Safdie Kardeşler’in (Benny Safdie, Josh Safdie) üçüncü uzun metrajı olan Good Time, her ne kadar bir soygun filmi olarak tanıtılsa da aslında tamamen farklı bir amaca sahiptir. Filmde ne klasik soygun filmlerinde olduğu gibi uzun uzun detaylandırılan bir soygun planının yapılmasına şahit oluruz ne de gerilimin, aksiyonun buram buram hissedildiği bir soygun anına. Zira Good Time’ın amacı bambaşkadır: New York’un arka sokaklarında kısılıp kalmış iki kardeşin öyküsüdür anlatılmak istenen. Bir Martin Scorsese hayranı olan Safdie Kardeşler, özellikle ustanın After Hours filmini kendilerine referans olarak alırlar Good Time’ı yaratırken. Afişinden, jeneriğine, karakter yaratımından, mizansenine kadar her konuda After Hours ile akrabalık taşır Good Time. Tıpkı After Hours’daki gibi bir anti kahramanın yolculuğuna bizi film boyunca ortak eden yönetmenler, adeta bir labirenti andıran şehirde oradan oraya savrulan ama her defasında daha da dibe batan bir hikâyeye ortak eder bizleri. Bu tüm film boyunca altı çizilen Kafkavari çıkışsızlık hali tek bir sahnede özetlenir.

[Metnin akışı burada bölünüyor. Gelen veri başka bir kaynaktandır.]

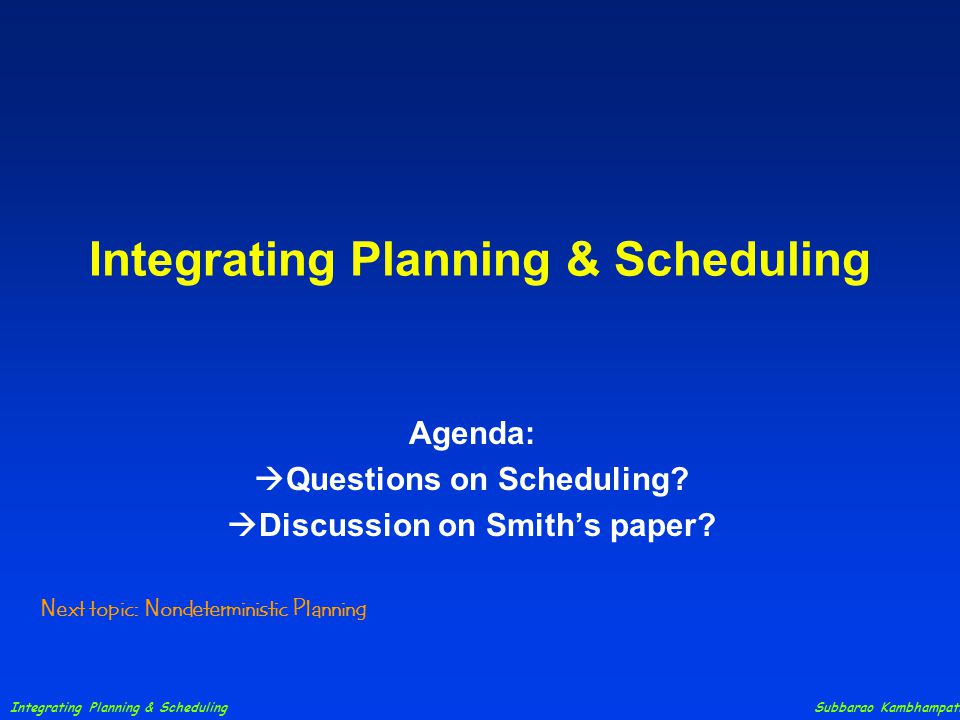 Integrating Planning & Scheduling

Agenda:
→Questions on Scheduling?
→Discussion on Smith's paper?

Next topic: Nondeterministic Planning

Integrating Planning & Scheduling

Subbarao Kambhampat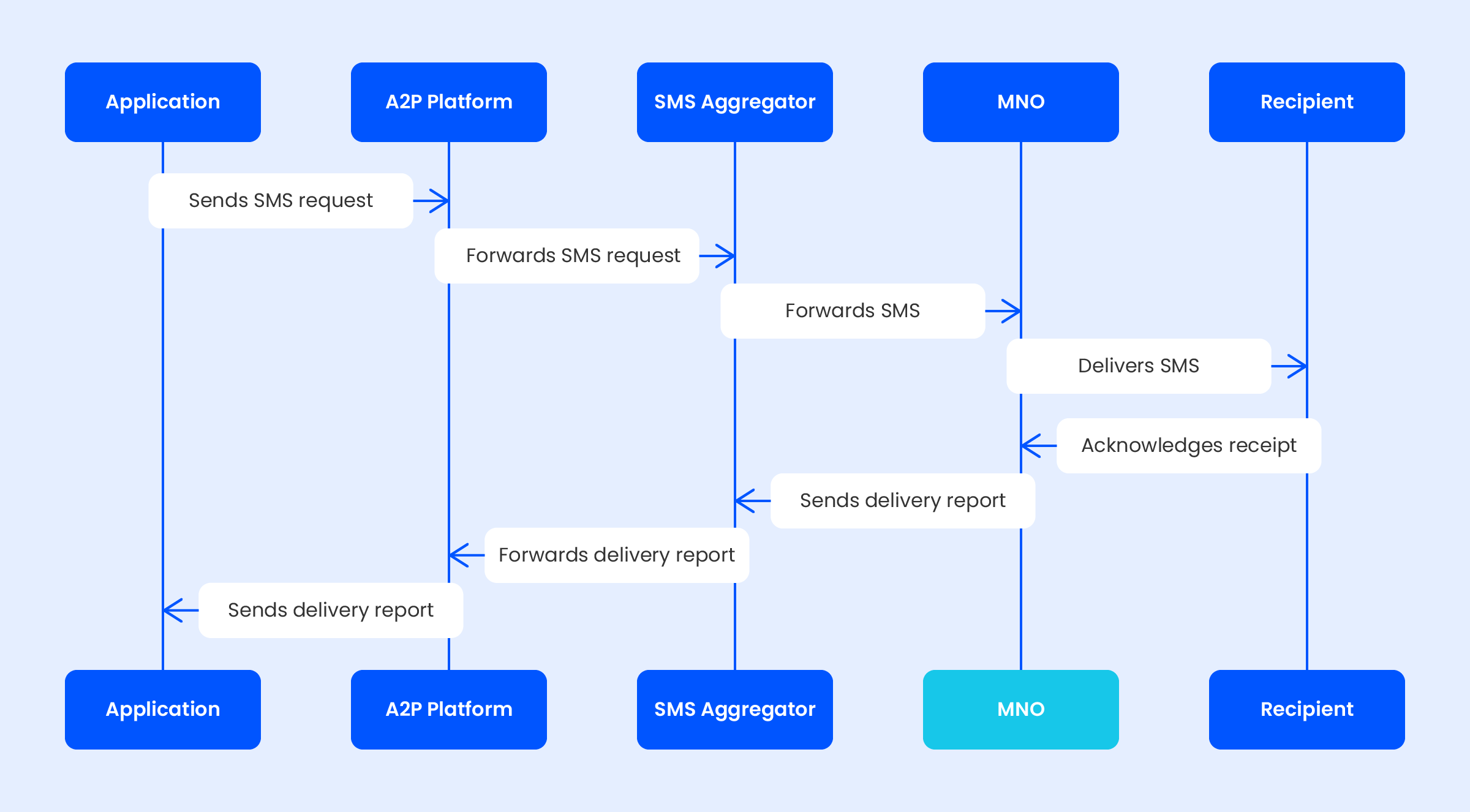 Application
A2P Platform
SMS Aggregator
MNO
Recipient

Sends SMS request
Forwards SMS request
Forwards SMS
Delivers SMS
Acknowledges receipt
Sends delivery report
Forwards delivery report
Sends delivery report

Application
A2P Platform
SMS Aggregator
MNO
Recipient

Filmin başından itibaren kardeşini sistemin ehlileştirici ellerinden kurtarmak, ona herkesten her şeyden uzakta huzurlu bir hayat yaşatmak için verdiği mücadelede başarısız olan Connie’nin son çırpınışlarıyla başlar sahne. Kardeşini rehabilite merkezinden kaçırdığı andan itibaren bir an bile durmayan, yılmayan Cornie’nin en umutsuz anında bile hâlâ çabalaması inanılır gibi değildir. Cornie, onu tanımaya başladığımız ilk andan itibaren New York sokaklarındaki koşuşturmasının adeta bir temsili olan binanın önünde labirenti andıran bahçede koşturur son bir umut. Bu an aslında tüm bu sebeplerden dolayı Cornie’nin tüm koşturmacasının bir özetini sunar bizlere. Aslında Cornie (Robert Pattinson), başından beri bir labirentin içinde belki biraz da deney faresi gibi koşturup durmuştur. Zira filmin yaptığı birkaç geniş açı çekimde daha net görürüz şehrin bu labirent halini. Ama sistem ne ona ne de kardeşine bir çıkış asla sunmamıştır.

Sistemin Pençeleri Arasından Kurtulamayan Hayatlar…

Bu koşturmacanın sonunda yakalanan Cornie’nin kafesli polis otosunda giderkenki hali ise çok daha anlamlıdır. Uzun bir süre doksan derece karşı açıdan Cornie’nin tam suratına bakarken kim bilir belki de yaşadığı şoku atlatmaya çalışan, bu birkaç günde yaşadıklarını aklından geçiren ya da sadece kurtaramadığı kardeşini düşünen Cornie’nin aklını okumaya çalışırız. Cornie’nin o anlarda ne düşündüğünü asla bilemesek de gittikçe yaklaşan kameradaki görüntünün Nick’in (Benny Safdie) yüzüne dönüşmesi önemlidir. Safdie Kardeşler burada muhteşem bir grafik eşlemeye şahit eder bizleri.

Demir parmaklıklar ardında izlediğimiz Cornie’nin geleceğinin hapishanede geçeceğini bas bas bağıran bu sahne, Cornie’nin yüzünden Nick’in yüzüne geçiş yaparak Nick’in de tutsak hayatı yaşayacağının da altını çiziyor. Zira rehabilitasyon merkezine alınan Nick’in de özgür koşullarda olmayacağı belli. Aynı talihsiz hayat koşullarının mağduru olan bu kardeşlerin sistemden uzak, hayal ettikleri hayata değil de yine sistemin pençeleri altındaki hayata mahkûm olmaları en gerçekçi, sert finallerden birini sunar. Zaten görüntü Nick’e geçtikten sonra rehabilitasyon merkezinde oynanılan oyun, labirent içerisindeki yaşamın devam ettirileceğinin en net örneğidir.